### Given text
# What is the worst thing you've ever eaten?



## Twixie (Aug 9, 2014)

We all love food..but sometimes..

The worst thing I have ever eaten was baby camel at an Algerian wedding..bit lumps of wobbly yellow fat with 3 inch hair sticking out of it..

I had to eat it, I didn't want to insult the bride and groom..:what1:


----------



## Falcon (Aug 9, 2014)

Spaghetti flavored with fennel.


----------



## Twixie (Aug 9, 2014)

I was once invited to eat ''chitterlings''

Good God..the smell was enough!

Didn't look like anything I would want to eat..


----------



## RadishRose (Aug 9, 2014)

Twixie, good for you to try it. I don't think I could.

The worst thing I ever tasted was an unripe squash we found growing in the yard, where it came from, I don't know. I sliced it open and touched it to my tongue. The incredible bitterness was more than I could have imagined! Ugh. took a long while for it to subside.


----------



## rkunsaw (Aug 9, 2014)

I've had to eat crow on several occasions in my life.


----------



## Twixie (Aug 9, 2014)

It wasn't a matter of trying..I had to eat it, it was the star dish..and very expensive..

Another horrid thing I tasted was egg plant..


----------



## Twixie (Aug 9, 2014)

rkunsaw said:


> I've had to eat crow on several occasions in my life.



Why?

Not trying to invade into your personal life..:love_heart:

What do crows taste like?


----------



## hollydolly (Aug 9, 2014)

I love eggplant..known as aubergine here in the UK of course  yummy!!

### Data extract
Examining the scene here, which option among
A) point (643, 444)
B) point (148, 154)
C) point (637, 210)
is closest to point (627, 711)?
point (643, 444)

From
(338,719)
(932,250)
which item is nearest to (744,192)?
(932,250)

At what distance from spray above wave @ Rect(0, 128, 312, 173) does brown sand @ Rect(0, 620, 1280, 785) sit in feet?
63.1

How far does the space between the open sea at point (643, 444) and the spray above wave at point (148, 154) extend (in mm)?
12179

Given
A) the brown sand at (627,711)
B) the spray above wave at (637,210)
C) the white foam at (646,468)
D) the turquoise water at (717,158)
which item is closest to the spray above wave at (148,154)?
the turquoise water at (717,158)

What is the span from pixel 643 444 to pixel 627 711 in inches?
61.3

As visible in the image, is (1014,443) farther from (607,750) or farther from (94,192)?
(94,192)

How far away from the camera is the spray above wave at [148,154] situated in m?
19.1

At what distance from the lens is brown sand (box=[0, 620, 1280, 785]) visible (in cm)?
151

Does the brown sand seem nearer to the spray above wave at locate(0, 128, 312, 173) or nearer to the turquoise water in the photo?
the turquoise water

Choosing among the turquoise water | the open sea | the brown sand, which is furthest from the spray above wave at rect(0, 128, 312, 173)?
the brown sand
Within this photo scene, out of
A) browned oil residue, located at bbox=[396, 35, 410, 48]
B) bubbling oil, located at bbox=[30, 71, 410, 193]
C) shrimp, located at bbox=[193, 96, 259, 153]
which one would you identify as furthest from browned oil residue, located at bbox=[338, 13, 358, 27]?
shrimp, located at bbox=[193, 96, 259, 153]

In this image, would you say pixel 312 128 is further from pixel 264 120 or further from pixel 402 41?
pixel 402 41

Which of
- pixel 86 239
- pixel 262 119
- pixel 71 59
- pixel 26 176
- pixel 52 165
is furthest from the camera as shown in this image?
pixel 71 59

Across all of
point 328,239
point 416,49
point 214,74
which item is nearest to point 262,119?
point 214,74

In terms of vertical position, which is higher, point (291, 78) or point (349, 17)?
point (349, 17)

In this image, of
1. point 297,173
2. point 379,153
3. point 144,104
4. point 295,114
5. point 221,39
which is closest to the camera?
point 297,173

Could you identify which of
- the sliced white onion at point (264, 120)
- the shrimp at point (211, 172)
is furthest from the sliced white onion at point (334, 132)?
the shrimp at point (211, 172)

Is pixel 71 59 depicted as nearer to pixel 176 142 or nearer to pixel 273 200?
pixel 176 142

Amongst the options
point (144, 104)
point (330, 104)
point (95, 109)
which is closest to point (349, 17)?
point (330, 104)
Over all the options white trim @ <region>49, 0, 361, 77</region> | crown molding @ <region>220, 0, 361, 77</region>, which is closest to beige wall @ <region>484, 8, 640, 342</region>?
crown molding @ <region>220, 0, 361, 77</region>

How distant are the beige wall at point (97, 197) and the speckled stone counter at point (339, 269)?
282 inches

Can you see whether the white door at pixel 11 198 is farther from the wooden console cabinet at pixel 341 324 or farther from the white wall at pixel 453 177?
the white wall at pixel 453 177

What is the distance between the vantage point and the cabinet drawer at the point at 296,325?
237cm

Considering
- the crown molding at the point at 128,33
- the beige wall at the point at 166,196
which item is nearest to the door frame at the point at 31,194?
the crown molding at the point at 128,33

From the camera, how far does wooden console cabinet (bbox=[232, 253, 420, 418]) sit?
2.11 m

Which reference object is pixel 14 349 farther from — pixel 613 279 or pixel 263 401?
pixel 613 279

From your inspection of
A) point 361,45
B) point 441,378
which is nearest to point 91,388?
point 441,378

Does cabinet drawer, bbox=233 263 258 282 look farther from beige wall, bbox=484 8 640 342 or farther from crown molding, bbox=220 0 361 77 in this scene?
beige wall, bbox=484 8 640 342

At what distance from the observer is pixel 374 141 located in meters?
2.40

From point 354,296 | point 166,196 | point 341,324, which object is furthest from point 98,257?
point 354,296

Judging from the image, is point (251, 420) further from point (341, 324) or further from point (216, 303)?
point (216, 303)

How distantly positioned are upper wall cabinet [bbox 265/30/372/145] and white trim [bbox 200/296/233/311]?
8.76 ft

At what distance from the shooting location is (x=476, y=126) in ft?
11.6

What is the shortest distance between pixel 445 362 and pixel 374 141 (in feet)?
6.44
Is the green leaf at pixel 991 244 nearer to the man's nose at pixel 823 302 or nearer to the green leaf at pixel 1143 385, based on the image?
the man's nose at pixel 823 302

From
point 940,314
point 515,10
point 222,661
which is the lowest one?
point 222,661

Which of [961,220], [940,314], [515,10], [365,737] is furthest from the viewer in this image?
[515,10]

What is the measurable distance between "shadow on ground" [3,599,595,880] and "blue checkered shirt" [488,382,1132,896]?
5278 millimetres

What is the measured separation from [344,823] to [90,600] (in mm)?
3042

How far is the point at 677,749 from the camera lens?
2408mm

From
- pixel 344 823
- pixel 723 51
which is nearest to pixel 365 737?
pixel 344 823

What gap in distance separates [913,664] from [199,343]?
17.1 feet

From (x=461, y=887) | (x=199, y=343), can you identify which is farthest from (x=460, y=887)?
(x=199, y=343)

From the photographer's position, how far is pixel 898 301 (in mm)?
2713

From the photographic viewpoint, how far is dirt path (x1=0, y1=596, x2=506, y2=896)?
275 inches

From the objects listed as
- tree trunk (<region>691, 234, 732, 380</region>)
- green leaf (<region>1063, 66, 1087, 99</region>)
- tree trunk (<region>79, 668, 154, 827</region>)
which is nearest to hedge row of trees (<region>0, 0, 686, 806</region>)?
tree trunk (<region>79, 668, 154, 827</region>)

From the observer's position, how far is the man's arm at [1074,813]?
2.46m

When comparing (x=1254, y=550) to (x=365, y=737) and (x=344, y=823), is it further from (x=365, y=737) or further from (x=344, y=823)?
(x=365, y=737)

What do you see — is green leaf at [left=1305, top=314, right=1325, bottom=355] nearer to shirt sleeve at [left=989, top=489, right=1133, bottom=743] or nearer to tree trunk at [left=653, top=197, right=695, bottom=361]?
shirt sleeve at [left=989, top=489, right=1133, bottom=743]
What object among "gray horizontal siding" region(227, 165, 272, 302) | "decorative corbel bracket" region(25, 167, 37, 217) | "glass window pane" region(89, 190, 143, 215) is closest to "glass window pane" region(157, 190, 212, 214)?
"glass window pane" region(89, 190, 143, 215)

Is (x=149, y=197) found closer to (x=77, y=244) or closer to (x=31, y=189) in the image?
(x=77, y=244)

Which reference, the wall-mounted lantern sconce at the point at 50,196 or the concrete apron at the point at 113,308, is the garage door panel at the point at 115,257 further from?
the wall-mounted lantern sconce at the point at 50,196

### Stated problem A
In the forum thread, translate this sentence into Spanish: "The incredible bitterness was more than I could have imagined!"
### Stated problem B
According to the forum thread, what is eggplant called in the UK?
### Stated problem C
Using the forum thread, explain why Twixie ate the baby camel at the Algerian wedding.

### Response A
¡El increíble amargor fue más de lo que podría haber imaginado!

### Response B
Aubergine.

### Response C
Twixie didn't want to insult the bride and groom. Trying it wasn't optional, because it was the star dish and very expensive.